══ Provided information
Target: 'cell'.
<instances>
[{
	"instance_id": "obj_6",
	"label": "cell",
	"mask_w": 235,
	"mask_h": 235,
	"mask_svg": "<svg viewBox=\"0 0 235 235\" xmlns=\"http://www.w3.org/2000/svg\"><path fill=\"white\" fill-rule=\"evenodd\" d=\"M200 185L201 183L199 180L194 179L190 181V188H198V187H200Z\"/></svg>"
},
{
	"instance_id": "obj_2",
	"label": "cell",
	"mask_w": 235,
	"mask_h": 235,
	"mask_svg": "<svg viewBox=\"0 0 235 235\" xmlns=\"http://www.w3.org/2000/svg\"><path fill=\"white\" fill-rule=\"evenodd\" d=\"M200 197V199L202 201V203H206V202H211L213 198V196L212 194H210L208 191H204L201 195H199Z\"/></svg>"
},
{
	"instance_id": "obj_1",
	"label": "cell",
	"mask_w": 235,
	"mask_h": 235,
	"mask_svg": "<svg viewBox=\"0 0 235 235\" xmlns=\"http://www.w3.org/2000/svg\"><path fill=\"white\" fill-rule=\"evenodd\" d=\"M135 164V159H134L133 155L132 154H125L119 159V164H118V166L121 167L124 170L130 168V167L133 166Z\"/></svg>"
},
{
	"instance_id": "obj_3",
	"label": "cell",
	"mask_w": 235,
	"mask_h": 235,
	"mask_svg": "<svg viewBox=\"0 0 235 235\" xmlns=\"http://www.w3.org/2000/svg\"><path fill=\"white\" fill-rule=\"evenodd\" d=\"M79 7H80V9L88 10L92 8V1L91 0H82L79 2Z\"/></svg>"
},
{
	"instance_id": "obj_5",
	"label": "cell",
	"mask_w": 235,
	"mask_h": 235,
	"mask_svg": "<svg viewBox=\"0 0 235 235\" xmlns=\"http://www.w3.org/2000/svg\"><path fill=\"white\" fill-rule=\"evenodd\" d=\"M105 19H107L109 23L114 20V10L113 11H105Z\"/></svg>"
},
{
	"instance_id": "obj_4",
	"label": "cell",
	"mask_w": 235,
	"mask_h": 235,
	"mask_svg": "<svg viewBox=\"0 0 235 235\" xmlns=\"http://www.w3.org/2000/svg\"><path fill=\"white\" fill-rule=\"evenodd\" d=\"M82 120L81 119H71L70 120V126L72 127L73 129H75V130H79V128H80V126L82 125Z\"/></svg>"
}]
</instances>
════
# Aim of the exercise
From the records, extract each line that contains the string "white" with matching case.

# Task result
	"mask_svg": "<svg viewBox=\"0 0 235 235\" xmlns=\"http://www.w3.org/2000/svg\"><path fill=\"white\" fill-rule=\"evenodd\" d=\"M200 185L201 183L199 180L194 179L190 181V188H198V187H200Z\"/></svg>"
	"mask_svg": "<svg viewBox=\"0 0 235 235\" xmlns=\"http://www.w3.org/2000/svg\"><path fill=\"white\" fill-rule=\"evenodd\" d=\"M200 197V199L202 201V203H206V202H211L213 198V196L212 194H210L208 191H204L201 195H199Z\"/></svg>"
	"mask_svg": "<svg viewBox=\"0 0 235 235\" xmlns=\"http://www.w3.org/2000/svg\"><path fill=\"white\" fill-rule=\"evenodd\" d=\"M135 164V159H134L133 155L132 154H125L119 159V164H118V166L121 167L124 170L130 168V167L133 166Z\"/></svg>"
	"mask_svg": "<svg viewBox=\"0 0 235 235\" xmlns=\"http://www.w3.org/2000/svg\"><path fill=\"white\" fill-rule=\"evenodd\" d=\"M79 7H80V9L88 10L92 8V1L91 0H82L79 2Z\"/></svg>"
	"mask_svg": "<svg viewBox=\"0 0 235 235\" xmlns=\"http://www.w3.org/2000/svg\"><path fill=\"white\" fill-rule=\"evenodd\" d=\"M105 19H107L109 23L114 20V10L113 11H105Z\"/></svg>"
	"mask_svg": "<svg viewBox=\"0 0 235 235\" xmlns=\"http://www.w3.org/2000/svg\"><path fill=\"white\" fill-rule=\"evenodd\" d=\"M82 120L81 119H71L70 120V126L72 127L73 129H75V130H79V128H80V126L82 125Z\"/></svg>"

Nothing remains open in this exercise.